Stochastic projected Gross-Pitaevskii equation for spinor and multicomponent condensates

A stochastic Gross-Pitaevskii equation is derived for partially condensed Bose gas systems subject to binary contact interactions. The theory we present provides a classical-field theory suitable for describing dissipative dynamics and phase transitions of spinor and multicomponent Bose gas systems composed of an arbitrary number of distinct interacting Bose fields. A class of dissipative processes involving distinguishable particle interchange between coherent and incoherent regions of phase space is identified. The formalism and its implications are illustrated for two-component mixtures and spin-1 Bose-Einstein condensates. For systems composed of atoms of equal mass, with thermal reservoirs that are close to equilibrium, the dissipation rates of the theory are reduced to analytical expressions that may be readily evaluated.

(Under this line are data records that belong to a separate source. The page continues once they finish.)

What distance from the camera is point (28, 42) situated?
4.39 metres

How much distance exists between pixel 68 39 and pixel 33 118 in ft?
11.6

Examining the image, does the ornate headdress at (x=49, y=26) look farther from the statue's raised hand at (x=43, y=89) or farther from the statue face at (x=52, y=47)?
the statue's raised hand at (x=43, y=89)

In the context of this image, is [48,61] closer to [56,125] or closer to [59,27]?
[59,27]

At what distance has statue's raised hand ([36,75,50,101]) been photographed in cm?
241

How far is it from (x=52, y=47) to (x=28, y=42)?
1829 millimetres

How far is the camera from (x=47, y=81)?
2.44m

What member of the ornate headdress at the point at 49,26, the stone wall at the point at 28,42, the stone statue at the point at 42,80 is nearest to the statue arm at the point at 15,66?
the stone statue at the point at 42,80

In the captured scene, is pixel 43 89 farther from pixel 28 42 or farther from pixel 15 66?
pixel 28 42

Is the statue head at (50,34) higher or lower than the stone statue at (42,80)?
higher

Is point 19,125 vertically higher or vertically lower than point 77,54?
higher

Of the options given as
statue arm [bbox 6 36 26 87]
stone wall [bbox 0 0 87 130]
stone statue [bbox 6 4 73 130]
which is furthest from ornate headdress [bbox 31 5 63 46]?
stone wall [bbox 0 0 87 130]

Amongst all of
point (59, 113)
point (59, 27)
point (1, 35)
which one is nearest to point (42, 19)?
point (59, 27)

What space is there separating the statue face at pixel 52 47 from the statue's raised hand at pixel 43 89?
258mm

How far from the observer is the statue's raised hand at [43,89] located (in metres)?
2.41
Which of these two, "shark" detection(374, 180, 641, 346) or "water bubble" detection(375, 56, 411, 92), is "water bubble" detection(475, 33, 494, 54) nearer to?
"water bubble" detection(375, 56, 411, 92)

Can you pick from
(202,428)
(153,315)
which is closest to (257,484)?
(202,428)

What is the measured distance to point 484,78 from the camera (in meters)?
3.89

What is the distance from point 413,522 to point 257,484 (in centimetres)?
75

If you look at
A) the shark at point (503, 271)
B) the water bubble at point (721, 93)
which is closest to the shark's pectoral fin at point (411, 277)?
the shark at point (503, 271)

The unified treatment of binary contact interactions presented here provides a theory with broad relevance for quasiequilibrium and far-from-equilibrium Bose-Einstein condensates.

Figure 1

Schematic of reservoir-interaction processes for the binary contact interaction Hamiltonian. Collision processes described by (a) the one-field terms and (b) the two-field terms given by (132b) and (132c), respectively. In general the latter processes include grand-canonical interactions with the reservoir involving both number and energy exchange between $C$ and $I$.

Figure 2

Illustration of reservoir-interaction processes in two-component mixtures [(a), (b), (c)] and spin-1 condensates (d). (a) Processes contributing to one-field damping for the two-component mixture (the same processes occur in spinor systems for collisions between distinguishable particles). (b) Energy transfer processes arising from two-field damping. (c) Particle-transfer interactions arising from two-field damping. (d) Example dissipative processes in a spin-1 system stemming from spin-changing collisions in one- and two-field damping (respectively). Both processes generate particle exchange with the reservoir for the $-1$ component.